A pirate was talking to a "land-lubber" in a bar. The land-lubber noticed that, like any self-respecting pirate, this guy had a peg leg, a hook in place of one of his hands and a patch over one eye. The land-lubber just had to find out how the pirate got in such bad shape. He asked the pirate, "How did you loose your leg?" The pirate responded, "I lost me leg in a battle off the coast of Jamaica!" His new acquaintance was still curious so he asked, "What about your hand. Did you loose it at the same time?" "No," answered the pirate. "I lost it to the sharks off the Florida Keys." Finally, the land-lubber asked, "I notice you also have an eye patch. How did you loose your eye?" The pirate answered, "I was sleeping on a beach when a seagull flew over and crapped right in me eye." The land-lubber asked, "How could a little seagull crap make you loose your eye?" The pirate snapped, "It was the day after I got me hook!"
This is the transcript of an actual radio conversation between a U.S. Navy vessel with Canadian authorities off Newfoundland in October, 1995. The radio conversation was released by the Chief of Naval Operations on October 10, 1995: Americans: "Please divert your course 15 degrees to the north to avoid collision." Canadians: "Recommend you divert YOUR course 15 degrees to the south to avoid collision." Americans: "This is the Captain of a U.S. Navy ship.
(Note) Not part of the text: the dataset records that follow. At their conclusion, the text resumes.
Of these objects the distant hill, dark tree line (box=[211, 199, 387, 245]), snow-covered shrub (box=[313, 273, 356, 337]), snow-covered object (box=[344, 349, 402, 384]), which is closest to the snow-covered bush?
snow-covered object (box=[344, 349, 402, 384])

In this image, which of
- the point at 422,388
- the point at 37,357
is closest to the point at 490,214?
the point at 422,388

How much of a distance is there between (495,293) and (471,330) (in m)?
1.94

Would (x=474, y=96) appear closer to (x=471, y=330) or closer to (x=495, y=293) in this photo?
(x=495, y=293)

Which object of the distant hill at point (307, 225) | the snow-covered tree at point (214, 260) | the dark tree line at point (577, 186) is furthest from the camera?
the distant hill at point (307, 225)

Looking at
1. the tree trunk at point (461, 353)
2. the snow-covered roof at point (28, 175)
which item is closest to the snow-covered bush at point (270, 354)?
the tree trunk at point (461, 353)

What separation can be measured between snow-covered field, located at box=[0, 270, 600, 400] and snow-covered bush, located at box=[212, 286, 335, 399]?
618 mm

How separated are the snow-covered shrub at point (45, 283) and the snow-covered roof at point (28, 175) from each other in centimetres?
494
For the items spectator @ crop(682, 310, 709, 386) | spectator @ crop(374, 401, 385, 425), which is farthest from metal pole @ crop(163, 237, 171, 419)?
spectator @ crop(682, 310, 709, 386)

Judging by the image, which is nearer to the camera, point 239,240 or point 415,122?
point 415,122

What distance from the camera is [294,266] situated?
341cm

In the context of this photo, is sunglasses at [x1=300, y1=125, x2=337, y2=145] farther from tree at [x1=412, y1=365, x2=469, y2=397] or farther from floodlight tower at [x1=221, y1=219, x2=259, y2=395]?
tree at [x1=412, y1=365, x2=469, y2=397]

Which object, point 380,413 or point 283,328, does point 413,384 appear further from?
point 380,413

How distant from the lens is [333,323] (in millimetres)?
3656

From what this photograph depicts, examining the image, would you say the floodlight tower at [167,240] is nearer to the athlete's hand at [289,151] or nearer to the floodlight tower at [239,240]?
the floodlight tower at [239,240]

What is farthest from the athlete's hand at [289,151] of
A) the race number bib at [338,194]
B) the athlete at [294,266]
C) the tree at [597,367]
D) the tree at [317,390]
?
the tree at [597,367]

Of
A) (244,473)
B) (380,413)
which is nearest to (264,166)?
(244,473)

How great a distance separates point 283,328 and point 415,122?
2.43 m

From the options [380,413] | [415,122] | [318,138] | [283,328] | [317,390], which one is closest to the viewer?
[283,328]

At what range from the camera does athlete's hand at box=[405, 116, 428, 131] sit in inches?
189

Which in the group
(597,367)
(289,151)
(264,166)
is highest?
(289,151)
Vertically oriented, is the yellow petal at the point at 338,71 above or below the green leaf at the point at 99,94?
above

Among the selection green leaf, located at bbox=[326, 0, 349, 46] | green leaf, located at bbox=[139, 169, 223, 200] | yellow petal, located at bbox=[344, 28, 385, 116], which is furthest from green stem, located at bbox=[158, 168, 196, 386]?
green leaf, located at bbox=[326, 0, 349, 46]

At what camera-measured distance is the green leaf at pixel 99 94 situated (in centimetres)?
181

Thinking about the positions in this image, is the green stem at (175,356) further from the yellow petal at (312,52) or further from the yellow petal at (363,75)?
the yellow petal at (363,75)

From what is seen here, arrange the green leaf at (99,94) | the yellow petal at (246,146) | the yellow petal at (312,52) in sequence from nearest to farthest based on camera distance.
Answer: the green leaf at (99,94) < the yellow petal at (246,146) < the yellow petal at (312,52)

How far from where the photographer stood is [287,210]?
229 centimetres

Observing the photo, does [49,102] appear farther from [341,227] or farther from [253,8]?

I say again, divert YOUR course." Canadians: "NO, I say again, divert YOUR course." Americans: "THIS IS THE AIRCRAFT CARRIER USS LINCOLN, THE SECOND LARGEST SHIP IN THE UNITED STATES' ATLANTIC FLEET. WE ARE ACCOMPANIED BY THREE DESTROYERS, THREE CRUISERS AND NUMEROUS SUPPORT VESSELS. I DEMAND THAT YOU CHANGE YOUR COURSE 15 DEGREES NORTH, THAT'S ONE-FIVE DEGREES NORTH, OR COUNTERMEASURES WILL BE UNDERTAKEN TO ENSURE THE SAFETY OF THIS SHIP." Canadians: "This is a lighthouse. Your call!"
A Mariner was out in a rowboat with his wife when she fell overboard. Despite his best efforts, he couldn't find her, so he rowed back home. Next day, his friend showed up at the dock and said, "Clyde, I found your wife. She got tangled up in my crab traps and she's got thirty crabs sticking to her. What should I do?" "Quick, pull off the crabs and set her again!"
A lady on a cruise bought a parrot on an island stop
and took it back to the ship. After two days at sea the
lady found her new friend laying on its back - feet
pointed straight up.
She hailed the ship's doctor, "Please help my friend,"
wailed the lady. "I'm sorry the bird is quite dead"
said the doc. "No, no..it can't be", cried the lady.
The doctor called in his own pet, a Labrador retriever,
which sniffed the bird, shook his head and walked out.
Next, the doctor called in his cat which carefully
walked a circle around the bird and walked out.
"No doubt about it ", said the doctor, "That is a dead bird."
The doctor reached for his pen and pad. He wrote out a
bill and handed it to the lady. "Eight Hundred dollars!?"
cried the lady.
"Yes mam, your charges are for three procedures.
There is my opinion, a lab report and a cat scan.
Getting a new girlfriend is a little like joining the Navy. You clean up, get a haircut, new cloths and any important information will be given to you strictly on a need-to know basis.
The rich tycoon (James) bought a luxury yacht for his daughter (Kerrie) upon her graduation.
It was large and even had its own onboard pool. The tycoon dad brought the daughter aboard for the first time for a tour of the boat. The last thing to see was the pool.
All around the pool were shirtless ship construction workers finishing up some painting.
Kerrie clasped her hands and screeched, " Oh, daddy it's a wonderful pool and you've even stocked it for me!"